Zero-rated VAT now covers (from April 2000) to all charity advertising, including recruitment, and advertisement preparation costs, and the sale or hire of donated goods. Guidance leaflet is 701/58 (Mar 02)

The Taxation Review (1999) tackled the problem of different rules on “one-off” charity fundraising events for VAT and Income/Corporation tax relief purposes. The exemptions are now extended and aligned, so that any event qualifies for exemption from VAT or income tax provided:
– the public are aware that the purpose of the event is to raise funds for charity, and
– the charity holds no more than four events of a similar type (each of which can last for up to 4 days) in the same location in any year.
A leaflet Exemption for Charities and Other Qualifying Bodies (CWL4) sets out the conditions for direct tax and VAT exemptions that apply to fund-raising events.

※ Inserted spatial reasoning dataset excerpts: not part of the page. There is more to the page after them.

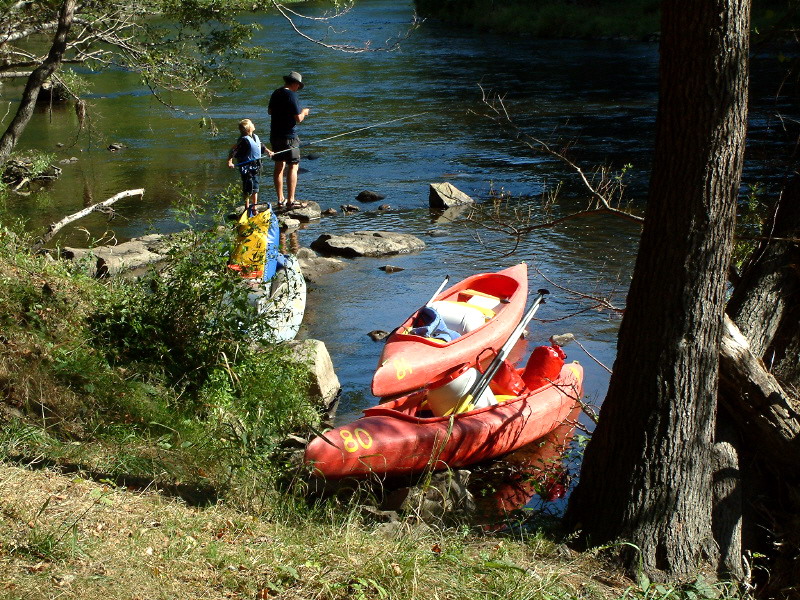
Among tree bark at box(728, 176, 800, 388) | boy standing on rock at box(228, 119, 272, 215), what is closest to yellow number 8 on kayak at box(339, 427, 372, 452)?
tree bark at box(728, 176, 800, 388)

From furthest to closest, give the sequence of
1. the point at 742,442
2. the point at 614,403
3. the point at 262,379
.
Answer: the point at 262,379 < the point at 742,442 < the point at 614,403

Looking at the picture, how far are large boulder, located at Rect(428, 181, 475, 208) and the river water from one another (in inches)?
12.5

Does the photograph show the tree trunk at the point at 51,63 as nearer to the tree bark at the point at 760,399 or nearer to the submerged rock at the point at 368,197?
the tree bark at the point at 760,399

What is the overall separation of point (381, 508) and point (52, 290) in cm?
257

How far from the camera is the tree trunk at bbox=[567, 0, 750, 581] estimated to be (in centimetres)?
380

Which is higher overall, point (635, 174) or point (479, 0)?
point (479, 0)

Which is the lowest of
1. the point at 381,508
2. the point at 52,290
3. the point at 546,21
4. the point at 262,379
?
the point at 381,508

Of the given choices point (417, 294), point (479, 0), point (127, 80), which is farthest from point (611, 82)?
point (479, 0)

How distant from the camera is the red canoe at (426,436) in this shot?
17.7 feet

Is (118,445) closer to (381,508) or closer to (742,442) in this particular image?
(381,508)

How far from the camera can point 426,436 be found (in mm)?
5805

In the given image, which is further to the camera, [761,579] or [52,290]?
[52,290]

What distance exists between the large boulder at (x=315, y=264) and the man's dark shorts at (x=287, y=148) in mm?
1508

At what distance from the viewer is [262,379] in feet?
19.0
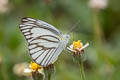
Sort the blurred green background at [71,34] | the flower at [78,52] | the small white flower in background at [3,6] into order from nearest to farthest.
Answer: the flower at [78,52] → the blurred green background at [71,34] → the small white flower in background at [3,6]

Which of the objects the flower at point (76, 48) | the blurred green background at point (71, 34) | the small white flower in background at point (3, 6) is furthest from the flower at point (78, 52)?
the small white flower in background at point (3, 6)

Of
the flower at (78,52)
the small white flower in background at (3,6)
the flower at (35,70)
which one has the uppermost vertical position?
the small white flower in background at (3,6)

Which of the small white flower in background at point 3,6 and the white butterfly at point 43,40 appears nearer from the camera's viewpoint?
the white butterfly at point 43,40

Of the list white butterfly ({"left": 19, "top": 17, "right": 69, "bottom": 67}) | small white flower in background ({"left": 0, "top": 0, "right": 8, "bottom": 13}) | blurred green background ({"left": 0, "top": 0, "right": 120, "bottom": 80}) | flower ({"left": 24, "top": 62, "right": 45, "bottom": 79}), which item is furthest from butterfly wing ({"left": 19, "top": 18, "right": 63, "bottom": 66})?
small white flower in background ({"left": 0, "top": 0, "right": 8, "bottom": 13})

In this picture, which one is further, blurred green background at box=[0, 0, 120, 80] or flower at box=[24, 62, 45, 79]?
blurred green background at box=[0, 0, 120, 80]

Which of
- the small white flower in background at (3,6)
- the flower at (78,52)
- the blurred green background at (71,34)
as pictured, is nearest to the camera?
the flower at (78,52)

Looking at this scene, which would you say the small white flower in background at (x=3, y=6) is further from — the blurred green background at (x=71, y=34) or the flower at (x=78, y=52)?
the flower at (x=78, y=52)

Reclaiming VAT on listed places of worship: an interim grant scheme has been introduced which returns in grant aid the difference between 5% and the actual amount spent on VAT on eligible repairs & maintenance to listed places of worship. This is intended to bridge the gap up to an European Union review in 2003 which will consider such a reduced rate of VAT.

Complexity

Registration for VAT can end up creating a lot of extra accounting costs, with little net benefit (if any) in claiming back VAT on expenses. ‘Partial exemption’ is the name of the bureaucratic nightmare that can result – you have to apportion income and/or expenditure between different activities by their VAT status and only claim in the proportions agreed with HMRC. It is not for nothing that auditors’ specialist Charity Units have close links with their VAT experts, but some might cynically suggest that this is only so they can justify their fee, with little benefit for you. A ‘VAT audit’ may be useful, but be clear of what the motivation of those doing it is!

VAT Advice

There is quite a lot of information on VAT registration and collection online at the HM Revenue and Customs site. However the charities section of the newly combined site (spring 05) seems to be lacking specific VAT pages. So check the publications list, although you will probably have to browse through to find all the relevant ones. Most can be downloaded, and then printed off if relevant, which is quicker than ordering via local advice centres. The May 04 update of leaflet 701-1, Charities , is key and much improved.

Charity Finance Group (see Sector support bodies) has VAT advice available via its VAT Club. Also check VAT advice section of Accountancy Services for specialist firms which may have some online resources.